++++ Record extracts
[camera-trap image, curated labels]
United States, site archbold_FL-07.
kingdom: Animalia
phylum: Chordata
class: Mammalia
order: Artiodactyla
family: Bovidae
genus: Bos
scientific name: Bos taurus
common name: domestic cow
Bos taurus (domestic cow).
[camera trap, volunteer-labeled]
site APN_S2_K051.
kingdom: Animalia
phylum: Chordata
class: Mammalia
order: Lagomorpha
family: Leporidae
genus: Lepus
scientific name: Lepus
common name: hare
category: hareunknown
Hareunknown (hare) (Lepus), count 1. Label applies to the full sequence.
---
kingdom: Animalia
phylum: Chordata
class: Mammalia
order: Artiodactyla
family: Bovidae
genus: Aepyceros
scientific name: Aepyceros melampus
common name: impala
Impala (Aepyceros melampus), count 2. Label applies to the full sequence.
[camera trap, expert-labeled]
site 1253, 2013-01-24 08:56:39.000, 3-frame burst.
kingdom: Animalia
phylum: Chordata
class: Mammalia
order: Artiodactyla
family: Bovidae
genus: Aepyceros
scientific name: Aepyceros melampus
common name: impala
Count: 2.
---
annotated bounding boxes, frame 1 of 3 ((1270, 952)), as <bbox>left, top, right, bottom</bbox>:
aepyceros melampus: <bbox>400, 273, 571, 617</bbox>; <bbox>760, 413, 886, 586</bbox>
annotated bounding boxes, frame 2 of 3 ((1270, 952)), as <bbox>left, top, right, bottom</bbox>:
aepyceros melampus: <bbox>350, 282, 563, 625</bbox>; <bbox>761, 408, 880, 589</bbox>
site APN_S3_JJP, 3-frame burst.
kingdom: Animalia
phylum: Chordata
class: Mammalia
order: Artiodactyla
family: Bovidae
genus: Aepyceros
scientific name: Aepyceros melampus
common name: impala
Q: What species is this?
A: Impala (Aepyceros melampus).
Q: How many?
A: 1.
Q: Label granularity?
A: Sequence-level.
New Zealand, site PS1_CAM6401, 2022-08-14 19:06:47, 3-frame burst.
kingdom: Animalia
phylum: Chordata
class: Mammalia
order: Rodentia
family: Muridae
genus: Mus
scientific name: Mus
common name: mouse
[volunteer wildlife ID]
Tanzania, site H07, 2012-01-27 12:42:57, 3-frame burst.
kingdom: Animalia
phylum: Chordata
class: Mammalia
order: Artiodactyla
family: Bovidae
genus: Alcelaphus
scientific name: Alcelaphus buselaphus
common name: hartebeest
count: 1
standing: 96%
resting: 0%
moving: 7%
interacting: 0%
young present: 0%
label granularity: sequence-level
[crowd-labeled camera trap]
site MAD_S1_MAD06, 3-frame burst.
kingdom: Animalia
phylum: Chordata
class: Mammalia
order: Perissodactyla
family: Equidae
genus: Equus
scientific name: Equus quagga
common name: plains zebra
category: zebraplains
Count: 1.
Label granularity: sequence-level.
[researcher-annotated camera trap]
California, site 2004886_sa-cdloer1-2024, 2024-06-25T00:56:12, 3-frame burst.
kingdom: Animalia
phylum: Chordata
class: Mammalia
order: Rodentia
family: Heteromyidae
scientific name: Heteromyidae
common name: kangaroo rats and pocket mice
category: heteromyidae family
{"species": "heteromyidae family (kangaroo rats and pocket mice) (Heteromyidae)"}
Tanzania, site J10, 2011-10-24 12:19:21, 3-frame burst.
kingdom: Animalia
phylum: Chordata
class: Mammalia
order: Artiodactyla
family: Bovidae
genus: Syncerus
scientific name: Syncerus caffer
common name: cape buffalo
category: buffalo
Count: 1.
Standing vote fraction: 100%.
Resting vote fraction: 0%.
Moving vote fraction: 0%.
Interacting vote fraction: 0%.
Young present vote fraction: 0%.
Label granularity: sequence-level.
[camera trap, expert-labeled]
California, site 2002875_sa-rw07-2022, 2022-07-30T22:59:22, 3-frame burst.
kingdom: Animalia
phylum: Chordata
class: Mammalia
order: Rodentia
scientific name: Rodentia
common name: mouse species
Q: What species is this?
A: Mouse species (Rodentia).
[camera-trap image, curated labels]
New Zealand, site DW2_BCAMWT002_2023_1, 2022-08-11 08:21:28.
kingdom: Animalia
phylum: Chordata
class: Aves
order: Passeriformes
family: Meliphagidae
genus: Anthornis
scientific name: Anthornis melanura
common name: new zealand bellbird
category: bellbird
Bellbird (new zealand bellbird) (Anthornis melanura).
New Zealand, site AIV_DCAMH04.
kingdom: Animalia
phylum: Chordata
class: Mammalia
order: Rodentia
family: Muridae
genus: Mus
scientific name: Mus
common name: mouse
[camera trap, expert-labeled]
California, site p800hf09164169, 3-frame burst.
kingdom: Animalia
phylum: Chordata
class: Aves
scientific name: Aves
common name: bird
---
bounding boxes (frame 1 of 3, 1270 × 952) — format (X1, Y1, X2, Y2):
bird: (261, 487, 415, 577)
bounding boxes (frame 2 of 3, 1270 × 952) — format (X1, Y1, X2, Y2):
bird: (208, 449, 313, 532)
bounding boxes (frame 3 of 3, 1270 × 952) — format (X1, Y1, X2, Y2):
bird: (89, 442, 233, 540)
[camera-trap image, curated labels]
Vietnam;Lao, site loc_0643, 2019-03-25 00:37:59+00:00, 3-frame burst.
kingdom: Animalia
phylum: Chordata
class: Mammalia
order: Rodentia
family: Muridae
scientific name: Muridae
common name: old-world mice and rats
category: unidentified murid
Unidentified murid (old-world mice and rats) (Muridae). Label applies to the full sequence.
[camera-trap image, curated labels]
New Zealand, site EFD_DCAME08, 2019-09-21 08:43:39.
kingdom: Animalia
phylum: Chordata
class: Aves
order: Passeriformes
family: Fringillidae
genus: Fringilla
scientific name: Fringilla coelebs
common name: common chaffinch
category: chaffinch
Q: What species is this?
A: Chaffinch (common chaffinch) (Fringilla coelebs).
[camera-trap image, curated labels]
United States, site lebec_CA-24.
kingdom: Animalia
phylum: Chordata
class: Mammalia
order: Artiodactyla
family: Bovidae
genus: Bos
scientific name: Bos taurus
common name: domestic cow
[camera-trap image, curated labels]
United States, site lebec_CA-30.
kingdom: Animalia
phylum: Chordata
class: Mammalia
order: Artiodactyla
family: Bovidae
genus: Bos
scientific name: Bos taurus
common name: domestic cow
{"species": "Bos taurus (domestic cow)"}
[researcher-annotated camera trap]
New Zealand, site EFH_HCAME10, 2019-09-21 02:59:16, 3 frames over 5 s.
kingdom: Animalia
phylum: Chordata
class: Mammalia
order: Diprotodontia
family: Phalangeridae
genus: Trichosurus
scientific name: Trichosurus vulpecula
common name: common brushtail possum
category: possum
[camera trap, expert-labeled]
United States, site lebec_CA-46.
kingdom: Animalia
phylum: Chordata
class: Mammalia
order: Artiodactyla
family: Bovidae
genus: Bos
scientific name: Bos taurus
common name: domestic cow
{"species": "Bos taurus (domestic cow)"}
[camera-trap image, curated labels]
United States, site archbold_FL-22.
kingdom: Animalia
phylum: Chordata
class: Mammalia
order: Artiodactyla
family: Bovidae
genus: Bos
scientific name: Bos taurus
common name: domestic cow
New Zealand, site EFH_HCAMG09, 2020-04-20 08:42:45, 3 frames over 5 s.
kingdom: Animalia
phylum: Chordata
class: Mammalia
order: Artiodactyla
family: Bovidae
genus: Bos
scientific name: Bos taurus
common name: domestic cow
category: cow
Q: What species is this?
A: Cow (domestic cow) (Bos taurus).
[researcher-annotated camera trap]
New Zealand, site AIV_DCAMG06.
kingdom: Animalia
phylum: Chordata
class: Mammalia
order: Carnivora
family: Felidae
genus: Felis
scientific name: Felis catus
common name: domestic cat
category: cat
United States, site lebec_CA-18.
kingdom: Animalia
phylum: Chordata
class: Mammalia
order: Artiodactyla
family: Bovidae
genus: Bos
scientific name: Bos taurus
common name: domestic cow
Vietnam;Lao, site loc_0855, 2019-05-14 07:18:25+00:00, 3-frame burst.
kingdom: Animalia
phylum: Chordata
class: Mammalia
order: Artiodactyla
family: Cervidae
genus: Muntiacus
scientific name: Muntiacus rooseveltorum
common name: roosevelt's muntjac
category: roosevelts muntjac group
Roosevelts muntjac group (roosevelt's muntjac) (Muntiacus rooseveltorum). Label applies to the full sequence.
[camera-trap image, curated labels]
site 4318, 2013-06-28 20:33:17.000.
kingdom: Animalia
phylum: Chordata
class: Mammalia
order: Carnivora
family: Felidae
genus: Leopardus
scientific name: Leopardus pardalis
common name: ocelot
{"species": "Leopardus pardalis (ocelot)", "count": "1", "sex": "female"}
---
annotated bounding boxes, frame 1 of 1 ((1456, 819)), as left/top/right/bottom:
++++++++
* [What is being asked]: Take each line above that contains "frames" and copy it out.

* [Answer box]:
New Zealand, site EFH_HCAME10, 2019-09-21 02:59:16, 3 frames over 5 s.
New Zealand, site EFH_HCAMG09, 2020-04-20 08:42:45, 3 frames over 5 s.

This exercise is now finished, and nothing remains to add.